**TRECHO SELECIONADO**
┄┄┄┄┄┄
Na ação coletiva que apresentou na última semana, o Ministério Público pede a responsabilização da prefeitura de Porto Alegre pelos danos causados a moradores e empresários da Capital durante a enchente de 2024, sem implicar o governo do Estado ou a União. O órgão propõe a cobrança de uma indenização coletiva de R$ 50 milhões, que devem ser destinados pelo município a um fundo e usados para aumento da resiliência da cidade.
A responsabilização exclusiva da prefeitura se deve ao fato de que, no entendimento do MP, ainda que parte do sistema de proteção de Porto Alegre tenha sido construído pelo governo federal, por intermédio do Departamento Nacional de Obras e Serviços (DNOS), ele foi integralmente absorvido pelo município na década de 1990. Primeiro, o sistema passou a ser controlado pelo Departamento de Esgotos Pluviais (DEP); depois, pelo Departamento Municipal de Água e Esgotos (Dmae).
Entre os argumentos apresentados, a ação dos promotores cita um trecho do texto institucional publicado no antigo site da prefeitura de Porto Alegre, sobre as funções do DEP:
"Criado oficialmente em 17 de julho de 1973 para planejar, construir e conservar as redes de drenagem urbana, o Departamento de Esgotos Pluviais (DEP) somente veio a controlar totalmente o sistema de proteção contra as cheias em 1990. Nesse ano, o governo federal extinguiu o Departamento Nacional de Obras e Saneamento (DNOS), responsável pelo combate às inundações causadas pelo avanço das águas do Guaíba até aquele momento", diz o texto.
O mesmo texto oficial publicado no site da prefeitura de Porto Alegre, reproduzido pelo MP, acrescenta: "Desde então, o DEP passou a controlar, além da rede de esgoto pluvial, a situação dos arroios, dos diques de proteção contra as cheias (como o Muro da Mauá) e das casas de bombas, que desenvolvem funções típicas de drenagem urbana".
Na ação coletiva, cujos detalhes foram revelados por Zero Hora na quinta-feira (3), o MP acrescenta que o DEP exerceu a função até a sua extinção, em 2017, o que ocorreu por iniciativa do prefeito Nelson Marchezan Júnior. Depois disso, lembra o MP, "a operação do sistema foi transferida para o Departamento Municipal de Águas e Esgoto (Dmae), que era o órgão do Município responsável pela gestão da estrutura quando do evento de abril e maio de 2024".
┄┄┄┄┄┄
**TAREFA PROPOSTA**
Por favor, diga qual é o valor da indenização coletiva que o Ministério Público propõe cobrar, segundo o trecho sobre a enchente de 2024 em Porto Alegre. A listagem a seguir não tem relação com o trecho acima.

**DADOS REGISTRADOS**
┄┄┄┄┄┄
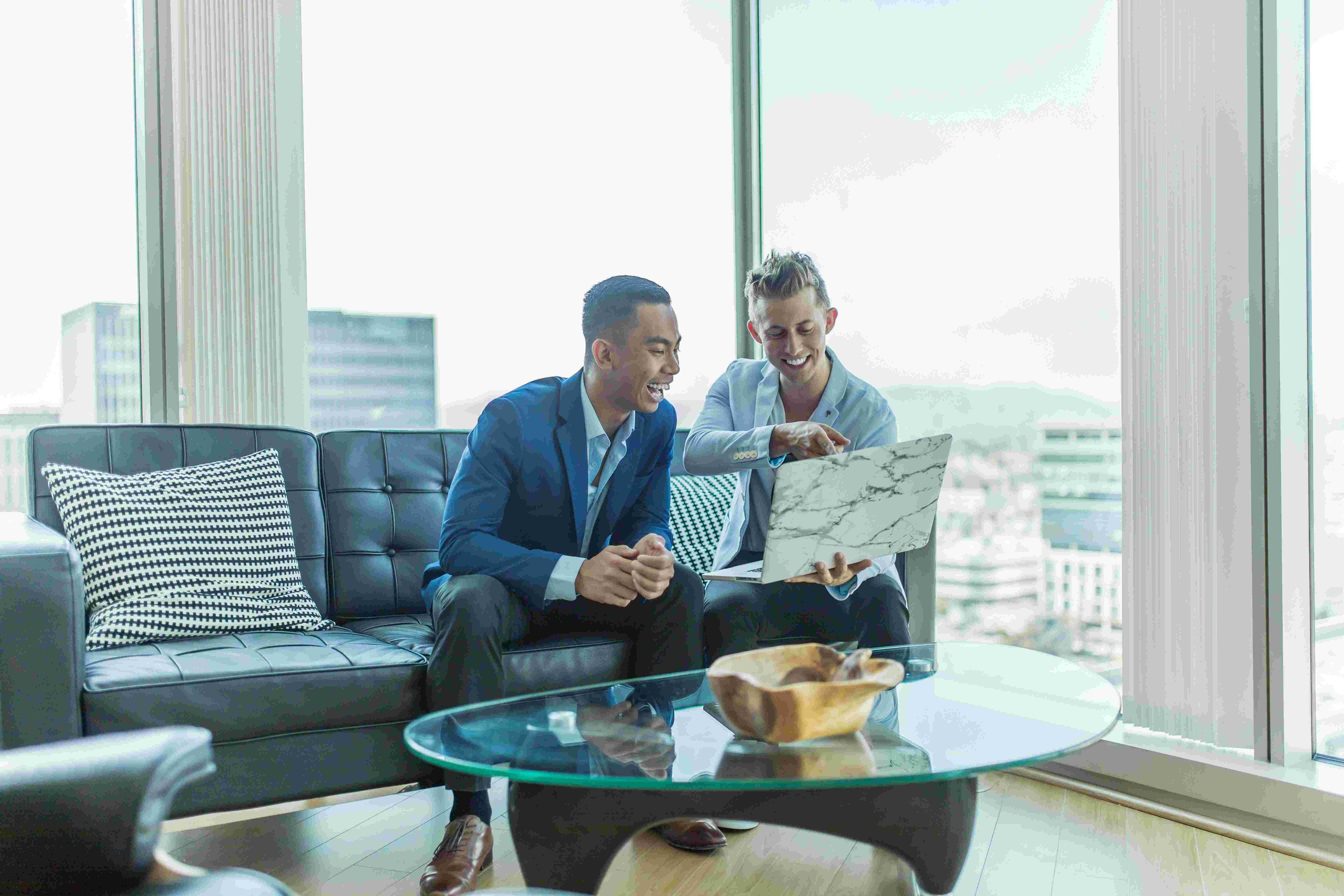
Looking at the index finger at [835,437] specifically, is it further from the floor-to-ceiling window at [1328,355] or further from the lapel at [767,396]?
the floor-to-ceiling window at [1328,355]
┄┄┄┄┄┄
**RESPOSTA DA TAREFA**
R$ 50 milhões.